[start of Extracted data]

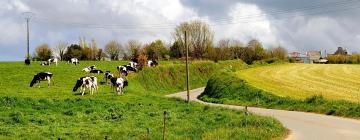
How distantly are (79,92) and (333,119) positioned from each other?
2150cm

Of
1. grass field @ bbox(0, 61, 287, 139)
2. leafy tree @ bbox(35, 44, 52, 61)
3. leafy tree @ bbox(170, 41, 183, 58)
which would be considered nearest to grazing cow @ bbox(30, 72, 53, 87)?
grass field @ bbox(0, 61, 287, 139)

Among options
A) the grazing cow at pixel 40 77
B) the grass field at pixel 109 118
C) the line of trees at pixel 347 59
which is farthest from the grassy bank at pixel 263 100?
the line of trees at pixel 347 59

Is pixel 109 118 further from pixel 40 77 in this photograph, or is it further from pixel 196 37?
pixel 196 37

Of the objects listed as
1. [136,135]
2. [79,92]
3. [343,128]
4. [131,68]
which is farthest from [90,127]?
[131,68]

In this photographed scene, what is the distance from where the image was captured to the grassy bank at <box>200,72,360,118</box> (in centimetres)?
3934

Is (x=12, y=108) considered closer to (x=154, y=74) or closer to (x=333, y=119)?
(x=333, y=119)

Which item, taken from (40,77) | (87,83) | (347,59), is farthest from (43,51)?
(87,83)

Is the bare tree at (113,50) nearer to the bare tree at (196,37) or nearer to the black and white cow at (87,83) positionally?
the bare tree at (196,37)

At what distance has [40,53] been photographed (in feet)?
472

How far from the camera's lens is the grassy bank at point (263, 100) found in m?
39.3

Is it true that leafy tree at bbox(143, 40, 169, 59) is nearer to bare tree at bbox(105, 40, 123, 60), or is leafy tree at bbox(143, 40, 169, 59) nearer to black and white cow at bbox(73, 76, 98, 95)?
bare tree at bbox(105, 40, 123, 60)

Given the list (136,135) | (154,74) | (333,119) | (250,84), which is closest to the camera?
(136,135)

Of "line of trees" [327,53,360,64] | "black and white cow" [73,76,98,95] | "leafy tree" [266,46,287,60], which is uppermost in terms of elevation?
"leafy tree" [266,46,287,60]

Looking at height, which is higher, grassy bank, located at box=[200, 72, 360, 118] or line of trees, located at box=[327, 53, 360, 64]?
line of trees, located at box=[327, 53, 360, 64]
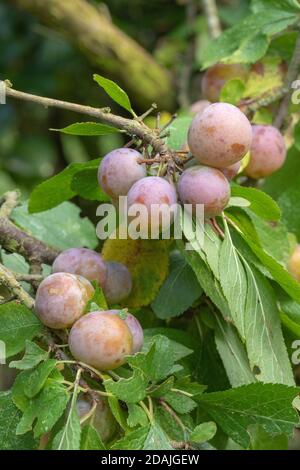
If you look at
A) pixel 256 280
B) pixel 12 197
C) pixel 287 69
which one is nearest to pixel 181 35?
pixel 287 69

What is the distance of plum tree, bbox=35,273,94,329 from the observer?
536mm

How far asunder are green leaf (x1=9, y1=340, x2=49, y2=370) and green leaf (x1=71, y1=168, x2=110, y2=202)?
191 millimetres

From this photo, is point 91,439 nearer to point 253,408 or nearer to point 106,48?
point 253,408

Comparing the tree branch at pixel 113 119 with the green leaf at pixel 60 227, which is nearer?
the tree branch at pixel 113 119

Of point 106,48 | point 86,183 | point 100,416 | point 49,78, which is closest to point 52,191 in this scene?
point 86,183

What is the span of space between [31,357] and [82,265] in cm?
12

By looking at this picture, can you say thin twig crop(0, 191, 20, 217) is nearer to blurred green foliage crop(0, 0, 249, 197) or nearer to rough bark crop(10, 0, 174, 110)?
rough bark crop(10, 0, 174, 110)

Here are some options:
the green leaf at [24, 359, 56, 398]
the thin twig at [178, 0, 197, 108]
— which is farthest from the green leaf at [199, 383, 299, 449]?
the thin twig at [178, 0, 197, 108]

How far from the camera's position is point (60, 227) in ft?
2.66

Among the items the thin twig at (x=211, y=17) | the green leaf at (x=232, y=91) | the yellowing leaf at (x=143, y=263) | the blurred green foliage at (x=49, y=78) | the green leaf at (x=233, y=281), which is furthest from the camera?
the blurred green foliage at (x=49, y=78)

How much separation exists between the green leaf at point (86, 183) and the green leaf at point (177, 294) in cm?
10

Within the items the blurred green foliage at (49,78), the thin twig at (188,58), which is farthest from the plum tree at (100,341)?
the blurred green foliage at (49,78)

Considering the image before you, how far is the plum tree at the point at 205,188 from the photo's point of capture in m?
0.55

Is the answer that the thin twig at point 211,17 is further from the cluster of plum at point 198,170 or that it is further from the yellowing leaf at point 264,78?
the cluster of plum at point 198,170
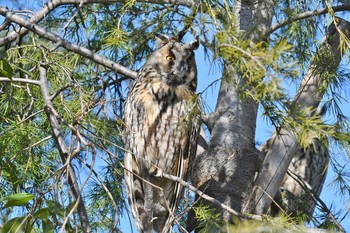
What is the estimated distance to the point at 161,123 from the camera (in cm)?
324

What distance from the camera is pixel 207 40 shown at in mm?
2156

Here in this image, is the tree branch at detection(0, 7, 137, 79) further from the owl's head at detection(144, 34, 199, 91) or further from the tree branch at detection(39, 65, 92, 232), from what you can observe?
the owl's head at detection(144, 34, 199, 91)

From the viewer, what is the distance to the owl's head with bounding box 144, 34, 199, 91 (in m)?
3.29

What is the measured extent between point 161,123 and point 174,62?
28cm

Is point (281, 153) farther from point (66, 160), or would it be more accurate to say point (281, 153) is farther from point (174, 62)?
point (66, 160)

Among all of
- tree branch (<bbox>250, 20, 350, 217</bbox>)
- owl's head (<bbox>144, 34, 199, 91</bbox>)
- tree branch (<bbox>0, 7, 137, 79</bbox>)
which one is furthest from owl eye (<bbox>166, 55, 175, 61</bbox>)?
tree branch (<bbox>250, 20, 350, 217</bbox>)

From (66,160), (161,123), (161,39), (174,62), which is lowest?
(66,160)

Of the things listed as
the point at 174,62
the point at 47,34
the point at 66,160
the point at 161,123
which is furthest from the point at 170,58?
the point at 66,160

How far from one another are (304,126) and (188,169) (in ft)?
4.43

[end of Extracted data]

• _What to work on_
Write out the records verbatim, starting at the line that contains "Of the things listed as" and stopping after the last line of the records.

• _Right answer_
Of the things listed as
the point at 174,62
the point at 47,34
the point at 66,160
the point at 161,123
which is furthest from the point at 170,58?
the point at 66,160

How far from one another are (304,126) and (188,169) (in ft)?
4.43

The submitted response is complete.